*SELECTED EXCERPT:*

☆ ☆ ☆ ☆ ☆

Handbook of Prosody
Editors Carlos Gussenhoven and Aoju Chen
A project for Oxford University Press
The Handbook will be published as a single volume containing 60 chapters divided over
the following 14 sections:
I General
II Prosody and language structure
III Phonetic realization
IV Prosodic systems: Areal and genetic groupings
V Communicative effects of sentence prosody
VI The role of prosody in language processing
VII Prosody and first language acquisition
VIII Prosody and second language acquisition
IX Prosody in speech and language technology
X Prosody in sign language
XI Prosody and gesture
XII Language prosody and art forms
XIII Prosody in speech pathology
XIV Prosody and biology
Draft
The [Oxford] Handbook of Prosody
Edited by Carlos Gussenhoven and Aoju Chen
Surveys of prosody are rare. In part, this may be due to the relative difficulty of the
subject. Shifting conceptions and terminologies may indicate a lack of consensus about
basic issues to newcomers in the field and a confrontation with the variety of approaches
to the topic may well have the same effect. We believe, however, that the way today’s
researchers conceptualize the word and sentence prosodic structures in the languages of
the world and their place in discourse, processing, acquisition and language change
shows more coherence than differences in terminology and definition may suggest. In the
past decades, a number of theoretical breakthroughs can be identified that support us in
our attempt to present a series of concise and reliable accounts of the current
understanding in this field written by leading experts.

☆ ☆ ☆ ☆ ☆

*DATASET RECORDS:*
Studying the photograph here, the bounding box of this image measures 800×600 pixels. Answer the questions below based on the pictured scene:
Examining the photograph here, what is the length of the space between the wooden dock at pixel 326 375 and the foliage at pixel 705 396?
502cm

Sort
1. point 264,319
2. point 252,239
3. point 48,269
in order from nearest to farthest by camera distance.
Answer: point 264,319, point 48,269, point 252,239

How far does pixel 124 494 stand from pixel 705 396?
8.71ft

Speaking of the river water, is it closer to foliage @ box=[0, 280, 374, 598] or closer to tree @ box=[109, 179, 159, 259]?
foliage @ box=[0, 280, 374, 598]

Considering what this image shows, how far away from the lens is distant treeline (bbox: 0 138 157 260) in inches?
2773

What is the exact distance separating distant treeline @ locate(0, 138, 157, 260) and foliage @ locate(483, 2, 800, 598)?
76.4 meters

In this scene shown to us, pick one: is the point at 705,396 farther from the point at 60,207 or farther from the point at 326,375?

☆ ☆ ☆ ☆ ☆

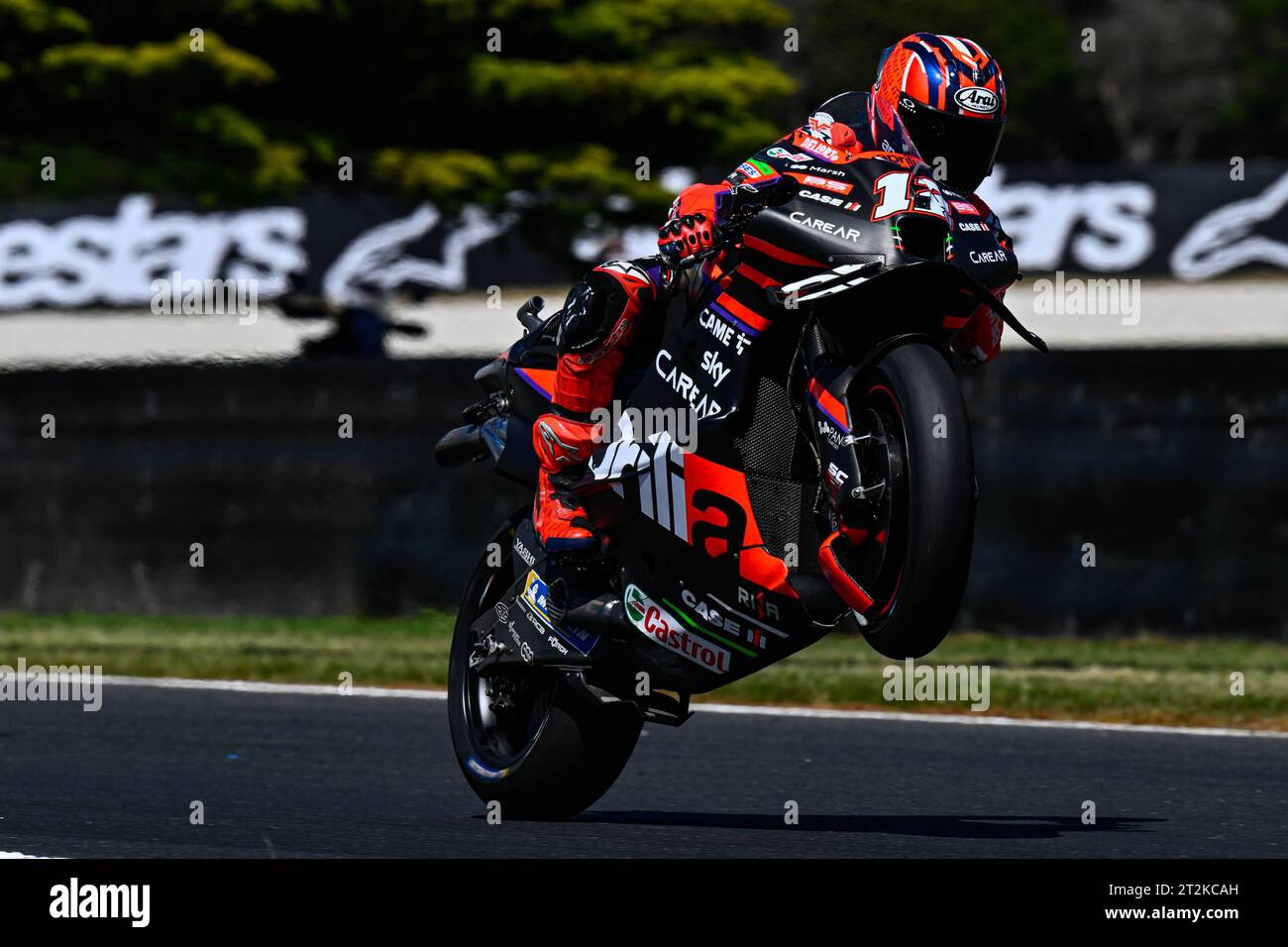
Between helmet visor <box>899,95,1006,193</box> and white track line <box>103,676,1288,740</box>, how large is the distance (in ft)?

☆ ☆ ☆ ☆ ☆

*THE TASK:* Continue the draft introduction to the Handbook of Prosody with the next paragraph, picking up right after its final sentence.

*TASK ANSWER:*
The first and arguably the most easily identifiable of these breakthroughs is the model of
phonology and phonetics presented by Janet Pierrehumbert in her 1980 dissertation and
its application to the intonation of English. It was not only influential generally in the
area, in particular in the way it shaped the conceptualization of phonetic implementation,
but was also important for increasing the comparability as well as the sheer number of
descriptions of intonation systems by laying out its descriptive framework. In addition,
this mainstream phonetics-phonology model effectively merged the study of intonation
and the study of tone, preserving one of the main achievements of Gösta Bruce’s 1977
dissertation (Ladd 2008). As a result of the increased research effort that followed, our
understanding of the phonological structure of tone and intonation and its typological
context has improved dramatically. This structure includes a series of incrementally
embedding consitituents which together form the prosodic hierarchy (Selkirk 1986,
Nespor & Vogel 2007). The vowels and consonants can be seen as forming a tier which
is parallel to a tier of tones, i.e. phonological elements notated as H, L, M. Lexical tones
participate in the phonological specification of morphemes which may also contain
vowels or consonants, while intonational tones have discoursal meanings and demarcate
prosodic phrases or appear in paradigms of pitch accents. The integration of lexical and
intonational tones, which interact with stress in various ways, has led to a large number
of typologically important descriptions.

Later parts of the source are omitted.